• [YOUR TASK]
In the forum post below, condense the paragraph that begins "In the above, one memory read" into a short bulleted list, keeping its main facts.
::: EXTRACT TO READ
Jennifer's reply is only half the picture. She is assuming you know about vector instructions. In the vectorizedloops as she described typically what happens is

memory is read (as vector of 4/2 real/doubles) into SSE register(s)
computations performed using vector instructions to SSE register(s)
conditional code produces a mask into an SSE register
mask is used with XOR on data to produce partial results
~mask use with XOR on accumulating results to produce other partial results
two partial results combined
SSE register written

Assuming the do write test occures 50% of the time and you are using floats. Four floats fit in an SSE register. The above (on average) reads four floats, performs your calculation, performs the "do we write" test, finds two of the SSE results are suitible for writes (producing mask), mask use with series of XORs to merge the two new results with the four old values. The packet of four values (two new, two old) are written to memory.

In the above, one memory read and one memory write are used to update two of four potential results. Vectorization providing a 2x boost in memory utilization. When all four are updated a 4x, when one is updated a 1x, and when none are updated a 0.5x (yes, negative improvement).

The reason being is the mask merge technique always writes with no need for branching. When your updates frequency is less than one in four results, then it would be better to not use the merging technique and revert back to the branching technique.

Jim Demspey
::::::
::: EXTRACTED ENTRIES
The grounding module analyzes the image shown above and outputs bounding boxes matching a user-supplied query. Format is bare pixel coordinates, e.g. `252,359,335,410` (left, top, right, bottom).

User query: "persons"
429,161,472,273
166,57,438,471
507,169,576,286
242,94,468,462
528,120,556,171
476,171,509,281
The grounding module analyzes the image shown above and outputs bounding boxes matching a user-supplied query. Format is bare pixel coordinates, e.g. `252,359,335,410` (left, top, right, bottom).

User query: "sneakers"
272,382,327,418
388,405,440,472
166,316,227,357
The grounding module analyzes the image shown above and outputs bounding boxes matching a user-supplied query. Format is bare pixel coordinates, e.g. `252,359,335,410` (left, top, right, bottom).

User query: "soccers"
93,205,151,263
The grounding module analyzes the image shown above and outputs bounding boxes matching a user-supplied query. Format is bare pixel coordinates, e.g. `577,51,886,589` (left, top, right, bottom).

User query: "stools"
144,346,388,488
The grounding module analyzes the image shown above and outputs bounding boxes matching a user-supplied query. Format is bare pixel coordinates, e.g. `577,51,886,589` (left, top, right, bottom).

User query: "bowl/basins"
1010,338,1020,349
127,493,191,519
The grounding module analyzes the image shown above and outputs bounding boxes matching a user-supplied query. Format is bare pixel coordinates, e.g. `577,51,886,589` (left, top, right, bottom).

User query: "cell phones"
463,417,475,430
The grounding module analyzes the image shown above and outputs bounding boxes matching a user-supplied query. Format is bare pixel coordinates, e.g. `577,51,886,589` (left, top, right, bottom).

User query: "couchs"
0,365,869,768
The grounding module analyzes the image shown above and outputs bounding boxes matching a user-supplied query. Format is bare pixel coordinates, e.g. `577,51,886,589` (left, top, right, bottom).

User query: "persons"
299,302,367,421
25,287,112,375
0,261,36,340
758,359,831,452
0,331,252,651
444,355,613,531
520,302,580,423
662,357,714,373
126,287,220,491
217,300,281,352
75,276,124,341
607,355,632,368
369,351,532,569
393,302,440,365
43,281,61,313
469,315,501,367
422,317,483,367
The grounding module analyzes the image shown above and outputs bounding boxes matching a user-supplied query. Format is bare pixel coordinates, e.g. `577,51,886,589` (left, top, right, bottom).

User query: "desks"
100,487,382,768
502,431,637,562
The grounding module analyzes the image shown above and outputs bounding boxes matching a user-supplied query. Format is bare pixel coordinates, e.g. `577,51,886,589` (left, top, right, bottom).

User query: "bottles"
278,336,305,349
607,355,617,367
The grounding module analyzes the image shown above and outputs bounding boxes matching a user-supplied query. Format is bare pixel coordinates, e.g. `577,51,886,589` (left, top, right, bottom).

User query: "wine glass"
::::::
• [RESULT]
- One memory read and one memory write update two of four potential results.
- Vectorization's boost in memory utilization depends on how many of the four results are updated:
  - All four: 4x
  - Two: 2x
  - One: 1x
  - None: 0.5x (a negative improvement)